▸ Do this: Beginning with the line where "Which one from" appears, restate the lines word for word through the last one in the listing.

+-------+

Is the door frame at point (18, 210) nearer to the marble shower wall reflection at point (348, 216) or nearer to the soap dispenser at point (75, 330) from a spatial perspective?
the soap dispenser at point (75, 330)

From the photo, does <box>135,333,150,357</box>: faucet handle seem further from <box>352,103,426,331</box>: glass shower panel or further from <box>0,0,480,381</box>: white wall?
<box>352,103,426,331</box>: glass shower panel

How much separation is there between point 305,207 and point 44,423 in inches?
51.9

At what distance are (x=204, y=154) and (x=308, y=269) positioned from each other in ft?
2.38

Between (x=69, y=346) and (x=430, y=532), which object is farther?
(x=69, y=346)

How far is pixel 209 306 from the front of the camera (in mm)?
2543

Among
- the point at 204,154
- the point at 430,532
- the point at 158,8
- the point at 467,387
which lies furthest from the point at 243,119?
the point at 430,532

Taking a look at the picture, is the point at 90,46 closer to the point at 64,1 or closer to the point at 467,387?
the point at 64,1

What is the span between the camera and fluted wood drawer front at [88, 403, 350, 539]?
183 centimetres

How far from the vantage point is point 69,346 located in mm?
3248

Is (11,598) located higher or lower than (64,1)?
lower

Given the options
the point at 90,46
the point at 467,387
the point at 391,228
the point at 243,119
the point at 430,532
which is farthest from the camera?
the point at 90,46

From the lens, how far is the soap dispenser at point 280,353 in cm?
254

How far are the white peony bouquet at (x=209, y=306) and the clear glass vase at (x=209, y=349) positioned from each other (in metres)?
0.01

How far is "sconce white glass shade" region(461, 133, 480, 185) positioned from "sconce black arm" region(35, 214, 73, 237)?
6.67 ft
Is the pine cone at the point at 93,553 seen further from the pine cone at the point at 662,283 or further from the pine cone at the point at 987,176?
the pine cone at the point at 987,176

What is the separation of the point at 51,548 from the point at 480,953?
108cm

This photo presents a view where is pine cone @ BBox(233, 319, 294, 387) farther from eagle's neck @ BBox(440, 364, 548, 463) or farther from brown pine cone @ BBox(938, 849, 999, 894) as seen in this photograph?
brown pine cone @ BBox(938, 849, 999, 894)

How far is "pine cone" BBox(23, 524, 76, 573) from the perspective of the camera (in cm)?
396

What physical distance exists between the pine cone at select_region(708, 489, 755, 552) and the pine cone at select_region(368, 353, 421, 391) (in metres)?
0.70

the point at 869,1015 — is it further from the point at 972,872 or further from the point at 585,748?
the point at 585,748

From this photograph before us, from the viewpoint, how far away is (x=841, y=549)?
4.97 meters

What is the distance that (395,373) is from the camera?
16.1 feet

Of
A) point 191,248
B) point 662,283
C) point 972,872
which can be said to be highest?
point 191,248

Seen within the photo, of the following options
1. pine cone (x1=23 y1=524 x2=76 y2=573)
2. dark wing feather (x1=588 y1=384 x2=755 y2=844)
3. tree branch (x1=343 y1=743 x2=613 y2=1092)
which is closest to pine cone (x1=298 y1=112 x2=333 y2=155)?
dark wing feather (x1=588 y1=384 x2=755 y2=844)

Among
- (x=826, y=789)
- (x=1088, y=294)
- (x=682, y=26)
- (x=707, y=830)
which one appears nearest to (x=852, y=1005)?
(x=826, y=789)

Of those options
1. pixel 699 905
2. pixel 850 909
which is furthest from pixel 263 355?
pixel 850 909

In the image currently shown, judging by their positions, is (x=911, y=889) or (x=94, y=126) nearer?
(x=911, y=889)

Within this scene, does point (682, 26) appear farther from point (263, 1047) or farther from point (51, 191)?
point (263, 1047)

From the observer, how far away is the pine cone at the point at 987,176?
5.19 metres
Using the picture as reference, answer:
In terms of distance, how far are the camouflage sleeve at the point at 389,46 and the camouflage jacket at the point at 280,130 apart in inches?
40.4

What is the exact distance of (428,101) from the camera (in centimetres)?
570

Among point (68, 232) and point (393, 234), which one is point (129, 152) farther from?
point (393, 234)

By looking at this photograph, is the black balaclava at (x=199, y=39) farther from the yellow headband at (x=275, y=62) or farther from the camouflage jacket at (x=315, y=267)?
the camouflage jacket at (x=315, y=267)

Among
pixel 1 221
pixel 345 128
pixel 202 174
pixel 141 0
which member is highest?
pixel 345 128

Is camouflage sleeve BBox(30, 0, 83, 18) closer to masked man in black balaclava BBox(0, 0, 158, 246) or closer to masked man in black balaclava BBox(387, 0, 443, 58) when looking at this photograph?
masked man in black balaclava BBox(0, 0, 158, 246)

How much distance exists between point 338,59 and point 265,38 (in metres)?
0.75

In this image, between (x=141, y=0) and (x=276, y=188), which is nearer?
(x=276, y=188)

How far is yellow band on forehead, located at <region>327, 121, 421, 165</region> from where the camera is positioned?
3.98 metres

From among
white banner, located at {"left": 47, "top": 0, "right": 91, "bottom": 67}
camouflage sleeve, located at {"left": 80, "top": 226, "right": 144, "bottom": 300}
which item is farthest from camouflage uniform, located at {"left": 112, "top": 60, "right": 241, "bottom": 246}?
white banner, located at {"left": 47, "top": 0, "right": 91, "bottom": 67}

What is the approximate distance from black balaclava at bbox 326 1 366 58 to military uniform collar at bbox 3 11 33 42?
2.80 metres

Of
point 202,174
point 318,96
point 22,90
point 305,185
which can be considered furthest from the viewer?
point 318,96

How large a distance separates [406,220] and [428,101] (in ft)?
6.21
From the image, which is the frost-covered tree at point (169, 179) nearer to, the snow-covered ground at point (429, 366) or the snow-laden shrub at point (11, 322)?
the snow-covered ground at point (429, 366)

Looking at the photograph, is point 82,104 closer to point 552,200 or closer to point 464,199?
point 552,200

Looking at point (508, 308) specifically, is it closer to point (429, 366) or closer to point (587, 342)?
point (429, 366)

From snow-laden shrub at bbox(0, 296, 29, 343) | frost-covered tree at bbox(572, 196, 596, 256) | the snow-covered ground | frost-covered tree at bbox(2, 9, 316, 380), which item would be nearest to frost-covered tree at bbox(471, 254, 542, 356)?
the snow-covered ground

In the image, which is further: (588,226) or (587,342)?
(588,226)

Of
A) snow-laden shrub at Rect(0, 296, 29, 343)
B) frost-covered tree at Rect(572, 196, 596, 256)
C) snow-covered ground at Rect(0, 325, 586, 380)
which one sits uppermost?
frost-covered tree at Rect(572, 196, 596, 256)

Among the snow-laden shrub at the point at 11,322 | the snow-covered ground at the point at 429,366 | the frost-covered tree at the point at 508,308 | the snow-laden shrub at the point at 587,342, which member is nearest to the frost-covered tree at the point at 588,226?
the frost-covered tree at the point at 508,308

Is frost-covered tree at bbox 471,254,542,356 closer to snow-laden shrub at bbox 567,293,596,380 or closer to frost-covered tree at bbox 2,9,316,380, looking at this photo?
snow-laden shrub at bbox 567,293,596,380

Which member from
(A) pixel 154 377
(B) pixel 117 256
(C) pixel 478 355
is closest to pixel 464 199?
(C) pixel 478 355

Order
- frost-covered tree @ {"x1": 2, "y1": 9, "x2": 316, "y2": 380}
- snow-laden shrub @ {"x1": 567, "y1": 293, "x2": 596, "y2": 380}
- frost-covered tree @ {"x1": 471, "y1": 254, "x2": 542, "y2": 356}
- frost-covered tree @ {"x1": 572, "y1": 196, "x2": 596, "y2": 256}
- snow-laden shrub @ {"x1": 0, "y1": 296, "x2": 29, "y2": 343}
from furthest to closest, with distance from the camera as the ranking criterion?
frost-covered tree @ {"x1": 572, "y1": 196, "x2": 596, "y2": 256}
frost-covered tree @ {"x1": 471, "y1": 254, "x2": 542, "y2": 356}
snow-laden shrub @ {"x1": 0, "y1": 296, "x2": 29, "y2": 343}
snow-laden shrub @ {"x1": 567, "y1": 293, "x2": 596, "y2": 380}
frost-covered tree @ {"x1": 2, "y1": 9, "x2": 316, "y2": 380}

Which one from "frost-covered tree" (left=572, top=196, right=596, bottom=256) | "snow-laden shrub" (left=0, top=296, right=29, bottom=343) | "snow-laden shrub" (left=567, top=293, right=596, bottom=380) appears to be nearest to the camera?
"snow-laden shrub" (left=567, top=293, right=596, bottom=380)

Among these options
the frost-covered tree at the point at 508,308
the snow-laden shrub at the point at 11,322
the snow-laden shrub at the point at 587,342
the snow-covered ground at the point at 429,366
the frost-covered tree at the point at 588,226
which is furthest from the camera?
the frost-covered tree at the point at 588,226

+-------+

▸ The completed task:
Which one from "frost-covered tree" (left=572, top=196, right=596, bottom=256) | "snow-laden shrub" (left=0, top=296, right=29, bottom=343) | "snow-laden shrub" (left=567, top=293, right=596, bottom=380) appears to be nearest to the camera?
"snow-laden shrub" (left=567, top=293, right=596, bottom=380)

Among these options
the frost-covered tree at the point at 508,308
the snow-laden shrub at the point at 11,322
the snow-laden shrub at the point at 587,342
the snow-covered ground at the point at 429,366
the frost-covered tree at the point at 588,226
which is furthest from the camera?
the frost-covered tree at the point at 588,226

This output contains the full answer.